■ Task requirements
Would you please output the lines from the one holding "In low-risk settings" to the end of the entries, exactly and with no others?

■ Saved data entries
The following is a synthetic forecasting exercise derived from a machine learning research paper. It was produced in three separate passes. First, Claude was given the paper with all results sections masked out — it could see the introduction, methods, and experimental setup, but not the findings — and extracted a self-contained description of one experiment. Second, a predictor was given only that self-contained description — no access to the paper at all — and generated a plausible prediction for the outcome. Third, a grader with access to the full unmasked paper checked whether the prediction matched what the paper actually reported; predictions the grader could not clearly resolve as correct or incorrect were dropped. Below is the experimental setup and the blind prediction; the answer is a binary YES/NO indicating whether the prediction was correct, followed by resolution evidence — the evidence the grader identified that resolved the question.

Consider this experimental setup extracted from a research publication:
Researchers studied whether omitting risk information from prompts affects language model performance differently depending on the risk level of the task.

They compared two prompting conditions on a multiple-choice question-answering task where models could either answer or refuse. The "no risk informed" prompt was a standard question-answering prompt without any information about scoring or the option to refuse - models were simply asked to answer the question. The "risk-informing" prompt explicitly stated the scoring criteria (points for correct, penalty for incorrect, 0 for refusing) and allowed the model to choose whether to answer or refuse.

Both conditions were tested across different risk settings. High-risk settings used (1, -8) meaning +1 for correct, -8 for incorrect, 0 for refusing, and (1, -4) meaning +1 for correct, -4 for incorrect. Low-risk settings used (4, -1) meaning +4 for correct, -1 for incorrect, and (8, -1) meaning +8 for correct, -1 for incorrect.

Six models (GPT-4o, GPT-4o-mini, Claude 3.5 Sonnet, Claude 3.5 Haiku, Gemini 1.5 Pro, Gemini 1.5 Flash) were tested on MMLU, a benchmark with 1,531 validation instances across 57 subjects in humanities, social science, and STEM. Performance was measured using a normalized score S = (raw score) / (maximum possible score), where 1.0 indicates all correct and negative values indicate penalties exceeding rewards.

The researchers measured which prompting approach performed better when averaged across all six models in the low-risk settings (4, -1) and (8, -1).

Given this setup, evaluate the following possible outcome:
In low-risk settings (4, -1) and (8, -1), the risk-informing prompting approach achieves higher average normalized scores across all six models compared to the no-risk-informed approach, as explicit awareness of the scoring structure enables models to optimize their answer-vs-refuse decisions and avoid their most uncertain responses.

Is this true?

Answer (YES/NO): NO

■ Answer below
In low-risk settings (4, -1) and (8, -1), the risk-informing prompting approach achieves higher average normalized scores across all six models compared to the no-risk-informed approach, as explicit awareness of the scoring structure enables models to optimize their answer-vs-refuse decisions and avoid their most uncertain responses.

Is this true?

Answer (YES/NO): NO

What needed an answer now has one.